-- Data extract --
⁂

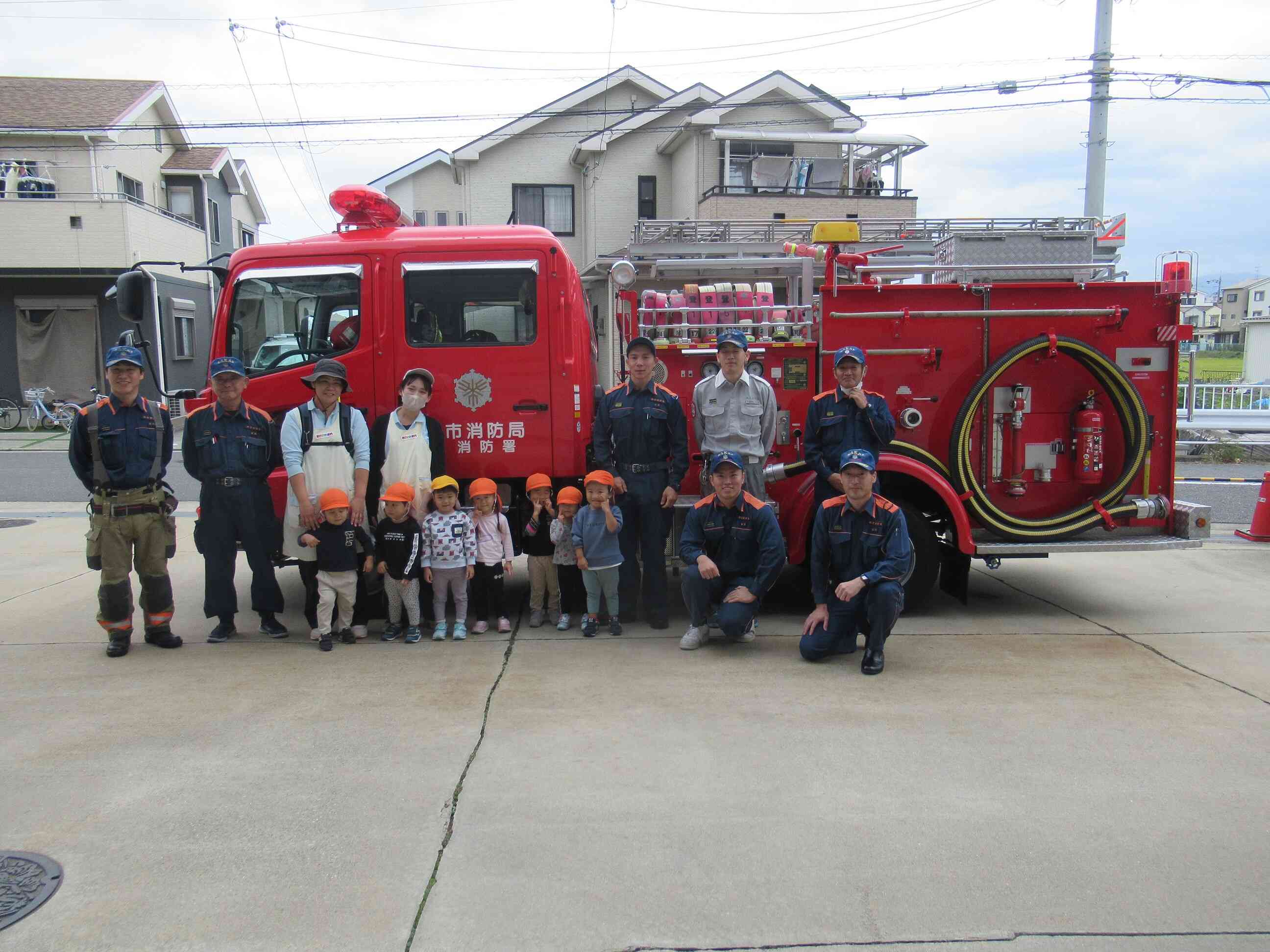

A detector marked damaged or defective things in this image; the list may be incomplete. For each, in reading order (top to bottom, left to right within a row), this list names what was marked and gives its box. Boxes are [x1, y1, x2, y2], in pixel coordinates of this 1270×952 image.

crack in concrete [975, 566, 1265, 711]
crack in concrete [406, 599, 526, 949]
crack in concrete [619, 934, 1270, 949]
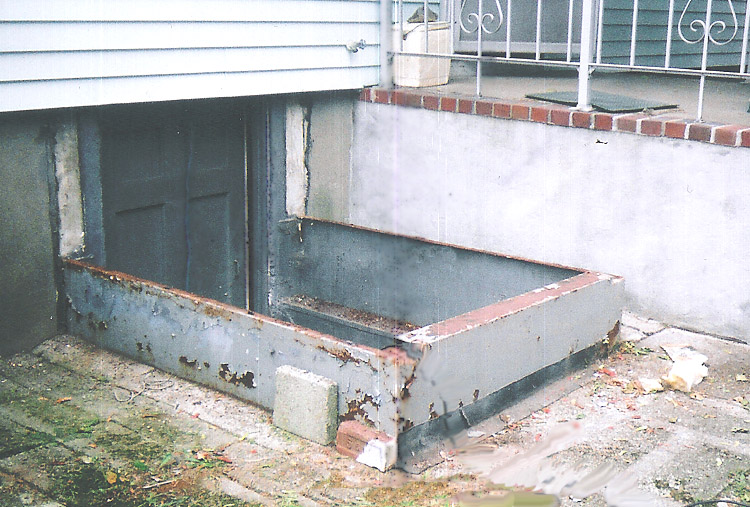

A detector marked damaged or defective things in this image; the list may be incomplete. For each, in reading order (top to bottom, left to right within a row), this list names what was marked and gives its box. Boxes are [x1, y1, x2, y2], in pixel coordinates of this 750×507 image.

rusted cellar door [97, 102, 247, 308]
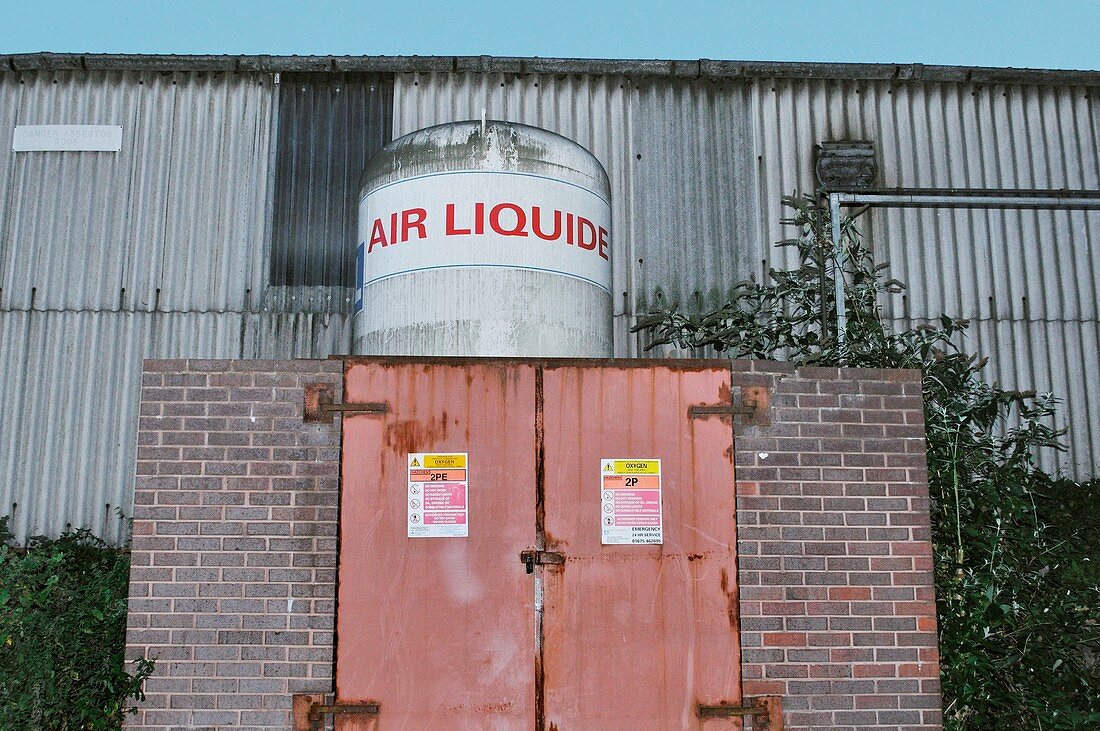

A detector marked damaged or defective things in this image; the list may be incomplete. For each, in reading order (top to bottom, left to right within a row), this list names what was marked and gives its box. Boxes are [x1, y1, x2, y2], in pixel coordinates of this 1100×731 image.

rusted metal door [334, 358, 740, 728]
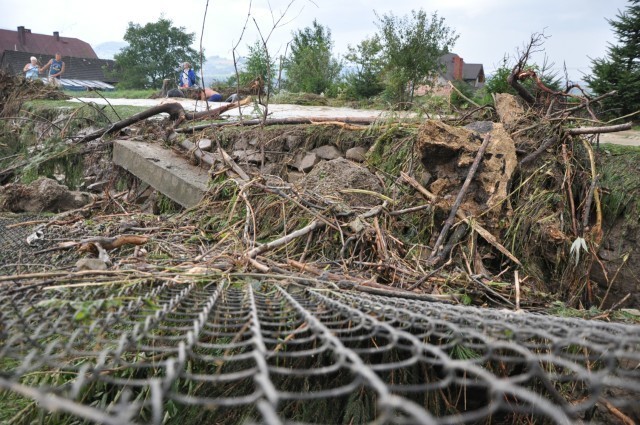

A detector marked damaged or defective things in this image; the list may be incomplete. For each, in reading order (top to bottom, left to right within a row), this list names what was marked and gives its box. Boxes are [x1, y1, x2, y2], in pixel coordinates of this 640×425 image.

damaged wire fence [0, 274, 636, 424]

⁂

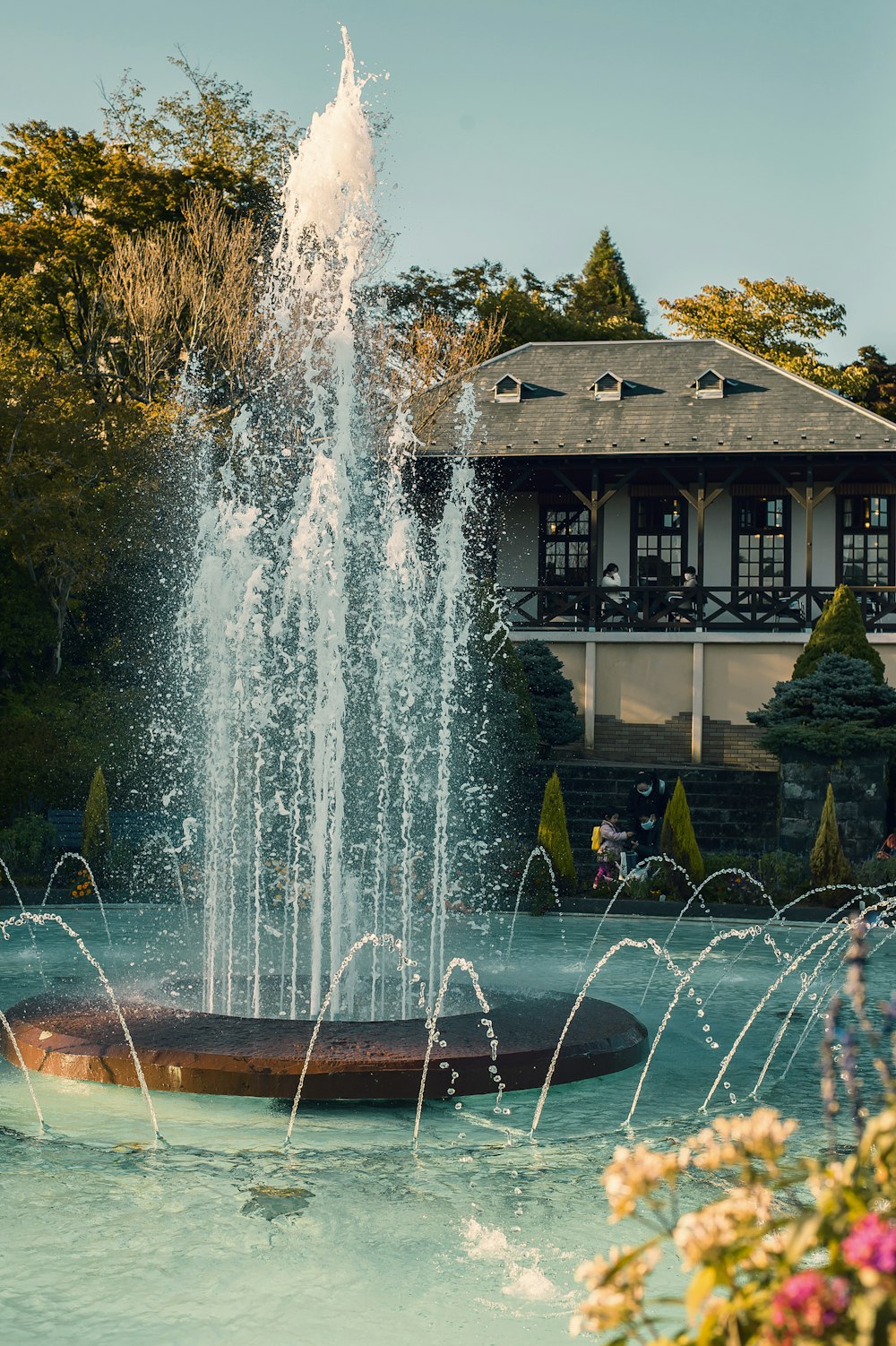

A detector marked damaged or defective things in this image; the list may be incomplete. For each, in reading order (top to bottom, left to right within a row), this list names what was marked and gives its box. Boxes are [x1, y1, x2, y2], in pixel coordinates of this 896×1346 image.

⁂

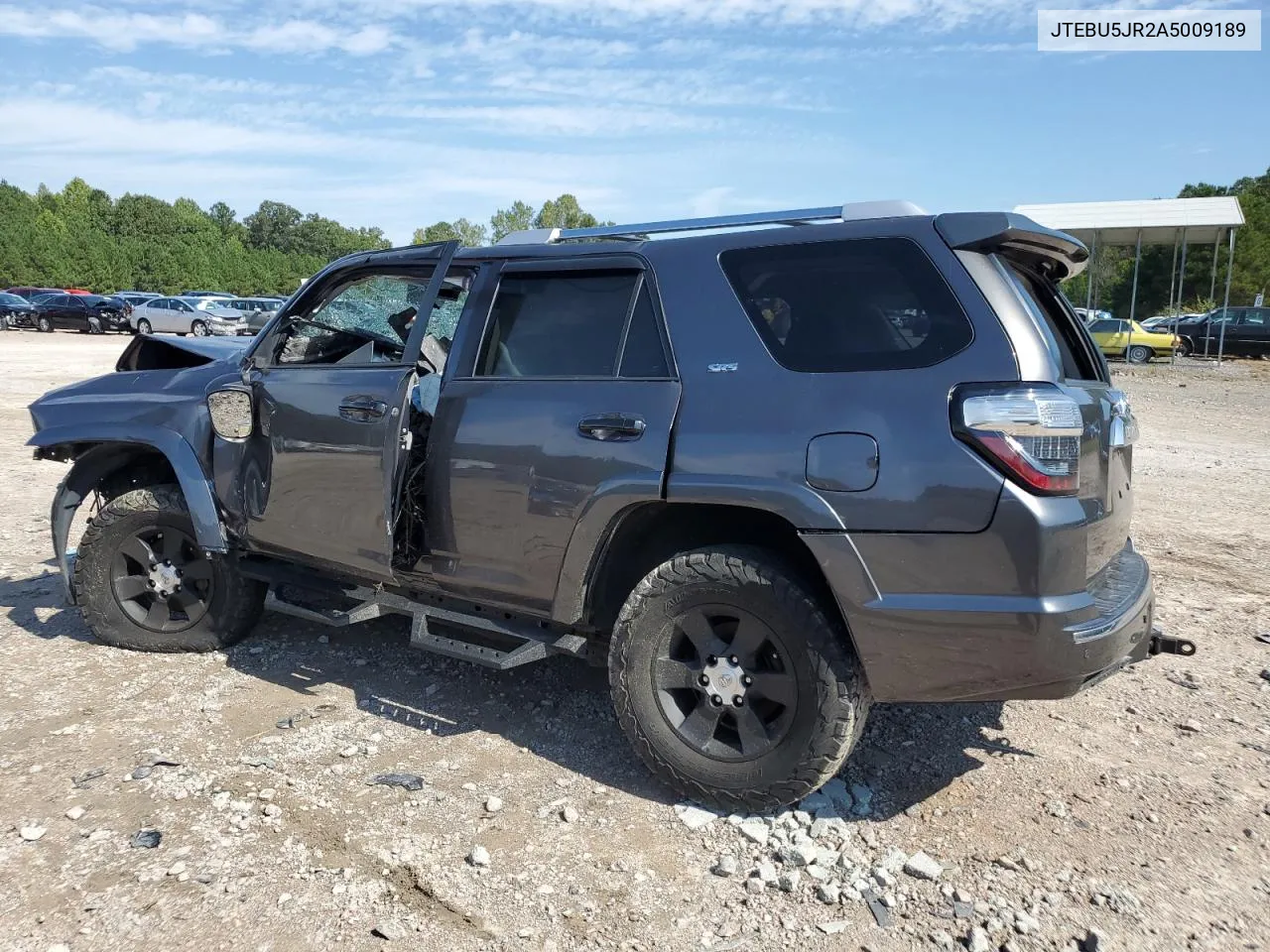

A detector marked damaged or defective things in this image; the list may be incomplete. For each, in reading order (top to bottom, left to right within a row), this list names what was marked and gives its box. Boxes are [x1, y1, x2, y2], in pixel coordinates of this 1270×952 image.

⁂

Edit the stretch from the line containing "this 1100×731 image." through the line containing "rusted metal door [334, 358, 740, 728]" so that "incomplete" becomes "partial", and reproduce those lines with nothing else changed.

-- Solution to this exercise --
A detector marked damaged or defective things in this image; the list may be partial. For each, in reading order (top to bottom, left to right within a row), this list names what was marked and gives its box. Boxes are [x1, y1, x2, y2], in pixel coordinates of this 1100×731 image.

rusted metal door [334, 358, 740, 728]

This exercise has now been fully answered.